Schwerhörige werden nicht immer gut versorgt. Beim Hörhilfenkauf gibts Schwarzmalerei und Schönfärberei.
Zwei Orte, ein Thema: In einem „Hörgarten“ in Oldenburg stehen als Riesenspielzeug überdimensionale Ohren aus Metall – das vielleicht größte Hörgerät der Welt. Wer sich zwischen den Lauschern auf einen „Hörthron“ setzt, kann erleben, wie unterschiedlich das rechte und das linke Ohr hören. Und in einem historischen Landhaus unweit von Kopenhagen residiert das Eriksholm-Museum. Zu besichtigen sind dort Hörgeräte aus drei Jahrhunderten: vom Hörrohr bis zu jenen modernen Winzlingen, ausgestattet mit High-Tech-Miniaturkomponenten, die heutzutage Einlass in die Gehörgänge Schwerhöriger finden sollen.

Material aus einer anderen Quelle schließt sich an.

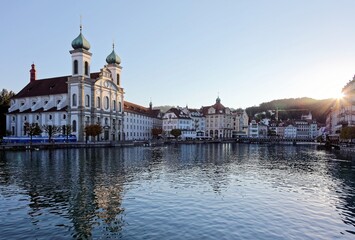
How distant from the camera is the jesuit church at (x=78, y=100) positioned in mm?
91938

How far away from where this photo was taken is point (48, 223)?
15219mm

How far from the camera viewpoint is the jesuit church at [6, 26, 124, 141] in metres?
91.9

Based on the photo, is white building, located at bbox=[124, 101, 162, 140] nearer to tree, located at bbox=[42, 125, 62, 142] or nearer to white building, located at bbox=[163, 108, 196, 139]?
white building, located at bbox=[163, 108, 196, 139]

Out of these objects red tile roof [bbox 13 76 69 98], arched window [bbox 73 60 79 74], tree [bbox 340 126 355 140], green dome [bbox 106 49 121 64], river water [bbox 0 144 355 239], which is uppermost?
green dome [bbox 106 49 121 64]

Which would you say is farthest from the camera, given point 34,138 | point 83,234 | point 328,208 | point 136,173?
point 34,138

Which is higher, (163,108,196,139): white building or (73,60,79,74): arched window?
(73,60,79,74): arched window

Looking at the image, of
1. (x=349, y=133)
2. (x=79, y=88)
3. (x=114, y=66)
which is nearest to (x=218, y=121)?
(x=114, y=66)

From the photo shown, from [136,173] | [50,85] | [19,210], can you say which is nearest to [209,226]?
[19,210]

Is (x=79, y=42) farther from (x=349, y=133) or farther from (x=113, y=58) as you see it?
(x=349, y=133)

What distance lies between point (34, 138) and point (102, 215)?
7372cm

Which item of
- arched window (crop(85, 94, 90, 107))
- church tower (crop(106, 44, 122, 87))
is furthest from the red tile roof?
church tower (crop(106, 44, 122, 87))

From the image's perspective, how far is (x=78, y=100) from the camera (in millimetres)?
90938

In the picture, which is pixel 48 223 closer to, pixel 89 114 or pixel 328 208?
pixel 328 208

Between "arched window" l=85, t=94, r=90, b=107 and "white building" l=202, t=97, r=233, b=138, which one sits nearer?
"arched window" l=85, t=94, r=90, b=107
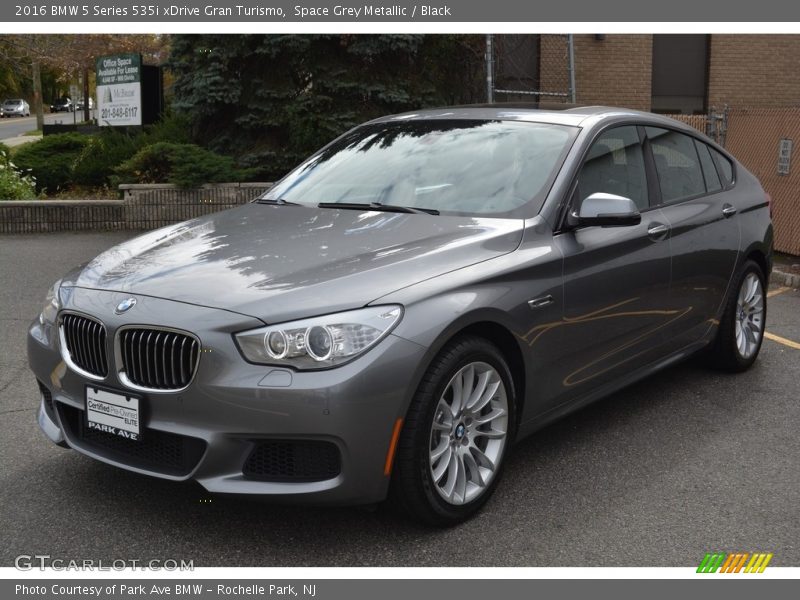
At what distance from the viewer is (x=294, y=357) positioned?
3393 millimetres

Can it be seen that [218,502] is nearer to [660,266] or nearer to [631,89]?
[660,266]

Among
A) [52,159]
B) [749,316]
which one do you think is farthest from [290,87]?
[749,316]

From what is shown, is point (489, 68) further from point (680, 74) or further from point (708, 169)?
point (708, 169)

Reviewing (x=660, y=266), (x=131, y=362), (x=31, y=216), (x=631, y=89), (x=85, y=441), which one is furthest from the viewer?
(x=631, y=89)

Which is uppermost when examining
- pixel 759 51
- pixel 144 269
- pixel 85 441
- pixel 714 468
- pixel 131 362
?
pixel 759 51

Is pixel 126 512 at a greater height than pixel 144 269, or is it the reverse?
pixel 144 269

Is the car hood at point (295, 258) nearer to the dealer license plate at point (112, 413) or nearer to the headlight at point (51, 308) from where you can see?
the headlight at point (51, 308)

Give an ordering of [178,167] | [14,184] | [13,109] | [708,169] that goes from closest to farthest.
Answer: [708,169]
[178,167]
[14,184]
[13,109]

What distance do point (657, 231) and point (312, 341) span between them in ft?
7.92

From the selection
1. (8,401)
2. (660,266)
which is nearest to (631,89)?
(660,266)

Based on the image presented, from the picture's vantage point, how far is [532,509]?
4.07 meters

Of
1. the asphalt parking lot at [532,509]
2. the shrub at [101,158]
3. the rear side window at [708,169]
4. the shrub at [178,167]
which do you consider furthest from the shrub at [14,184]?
the rear side window at [708,169]

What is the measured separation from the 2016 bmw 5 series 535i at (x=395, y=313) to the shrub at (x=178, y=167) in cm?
749

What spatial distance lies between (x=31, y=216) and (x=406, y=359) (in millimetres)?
10510
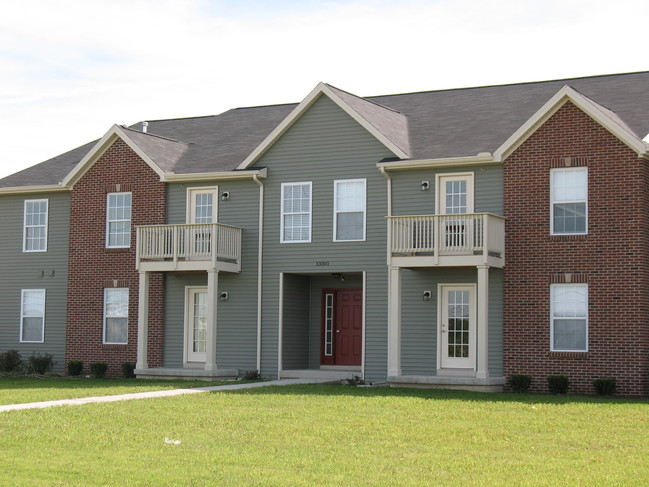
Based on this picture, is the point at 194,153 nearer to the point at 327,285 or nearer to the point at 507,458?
the point at 327,285

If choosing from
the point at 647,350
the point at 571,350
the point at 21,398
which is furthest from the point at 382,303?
the point at 21,398

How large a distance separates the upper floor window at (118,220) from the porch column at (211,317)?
3.92 metres

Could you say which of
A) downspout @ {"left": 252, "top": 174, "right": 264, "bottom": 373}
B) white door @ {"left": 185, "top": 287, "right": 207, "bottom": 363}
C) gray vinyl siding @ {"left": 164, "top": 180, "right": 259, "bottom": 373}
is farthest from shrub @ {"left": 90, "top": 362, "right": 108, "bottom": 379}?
downspout @ {"left": 252, "top": 174, "right": 264, "bottom": 373}

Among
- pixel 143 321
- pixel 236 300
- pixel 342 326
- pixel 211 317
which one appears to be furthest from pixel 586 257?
pixel 143 321

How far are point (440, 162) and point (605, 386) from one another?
6931 mm

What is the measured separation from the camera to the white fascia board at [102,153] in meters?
29.6

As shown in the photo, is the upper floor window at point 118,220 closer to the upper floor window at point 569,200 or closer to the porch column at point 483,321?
the porch column at point 483,321

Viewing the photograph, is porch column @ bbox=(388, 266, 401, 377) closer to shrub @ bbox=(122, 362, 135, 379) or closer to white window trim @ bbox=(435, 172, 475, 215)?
white window trim @ bbox=(435, 172, 475, 215)

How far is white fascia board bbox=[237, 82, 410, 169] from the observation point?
26500mm

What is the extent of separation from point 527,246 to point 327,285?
6.48m

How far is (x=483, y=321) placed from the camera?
24031 mm

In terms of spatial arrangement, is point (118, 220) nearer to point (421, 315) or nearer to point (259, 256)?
point (259, 256)

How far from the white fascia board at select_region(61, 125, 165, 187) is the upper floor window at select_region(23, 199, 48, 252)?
1687 millimetres

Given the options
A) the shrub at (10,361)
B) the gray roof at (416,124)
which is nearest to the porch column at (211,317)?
the gray roof at (416,124)
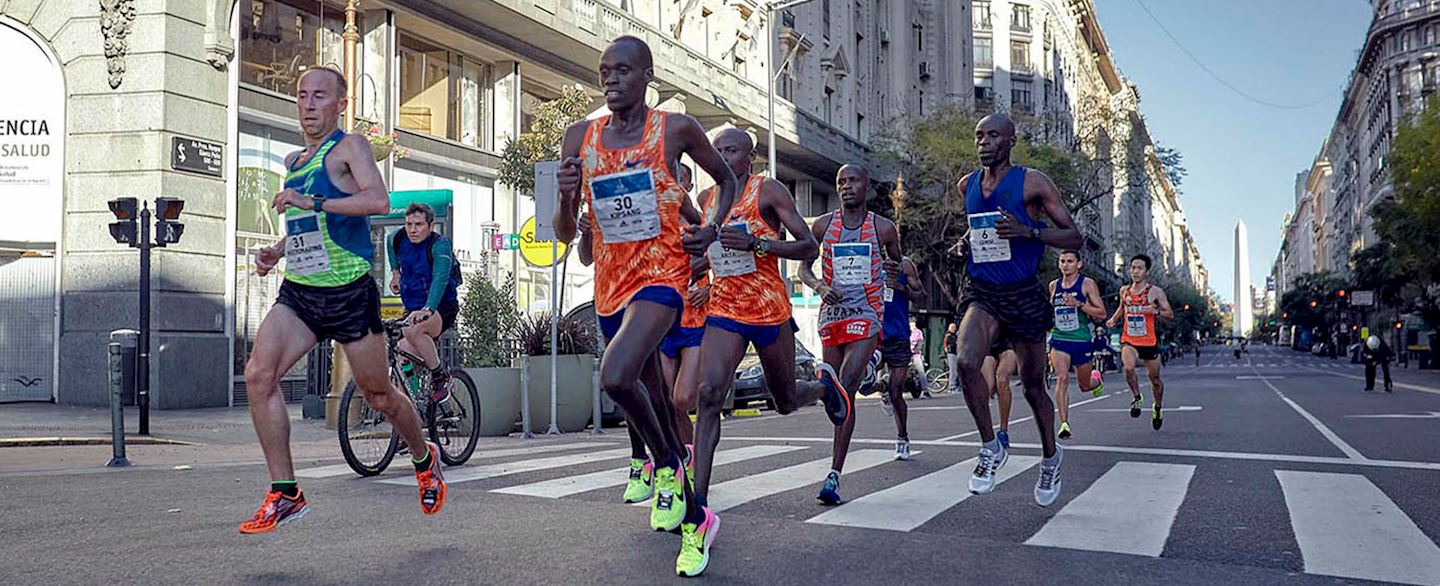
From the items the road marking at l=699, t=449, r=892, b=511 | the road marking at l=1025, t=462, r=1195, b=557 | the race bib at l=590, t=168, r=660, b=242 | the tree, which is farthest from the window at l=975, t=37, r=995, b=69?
the race bib at l=590, t=168, r=660, b=242

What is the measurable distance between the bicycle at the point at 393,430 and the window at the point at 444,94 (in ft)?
47.2

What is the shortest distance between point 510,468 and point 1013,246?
3.72m

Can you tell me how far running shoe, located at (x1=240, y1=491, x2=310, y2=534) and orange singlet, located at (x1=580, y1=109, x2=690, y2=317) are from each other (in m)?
1.44

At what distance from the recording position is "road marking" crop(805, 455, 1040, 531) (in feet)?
18.6

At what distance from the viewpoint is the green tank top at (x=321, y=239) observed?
5.18m

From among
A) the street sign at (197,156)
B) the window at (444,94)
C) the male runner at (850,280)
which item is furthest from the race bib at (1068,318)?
the window at (444,94)

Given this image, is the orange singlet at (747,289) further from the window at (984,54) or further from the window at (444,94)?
the window at (984,54)

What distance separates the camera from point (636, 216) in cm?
493

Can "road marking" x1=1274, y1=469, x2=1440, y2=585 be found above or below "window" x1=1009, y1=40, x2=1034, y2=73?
below

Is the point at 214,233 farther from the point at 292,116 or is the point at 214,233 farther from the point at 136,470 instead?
the point at 136,470

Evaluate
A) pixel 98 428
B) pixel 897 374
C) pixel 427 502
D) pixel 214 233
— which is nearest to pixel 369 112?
pixel 214 233

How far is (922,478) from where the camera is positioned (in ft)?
25.0

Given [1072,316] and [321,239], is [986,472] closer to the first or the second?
[321,239]

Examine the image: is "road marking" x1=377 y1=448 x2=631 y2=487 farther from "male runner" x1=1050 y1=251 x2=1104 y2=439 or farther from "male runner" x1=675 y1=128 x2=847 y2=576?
"male runner" x1=1050 y1=251 x2=1104 y2=439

300 Exponate künden vom Fortschritt bei einem Produkt, das aus einem Mikrofon, analogem oder digitalem Verstärker und einem Lautsprecher besteht. Bereits in den dreißiger Jahren wurden Hörgeräte mit Verstärker und kleinen Batterien ausgestattet, in den Fünzigern kamen erste Im-Ohr-Geräte auf den Markt.
Hörgeräte können bei optimaler Auswahl und Anpassung durch Arzt und Hörgeräteakustiker Schwerhörigen das Verstehen erheblich erleichtern. Hörgeräteakustiker stimmen Hörhilfen nach persönlichen Bedürfnissen ab. Verschiedene Zusatzfunktionen erhöhen den Anwendungskomfort – und oft den Preis.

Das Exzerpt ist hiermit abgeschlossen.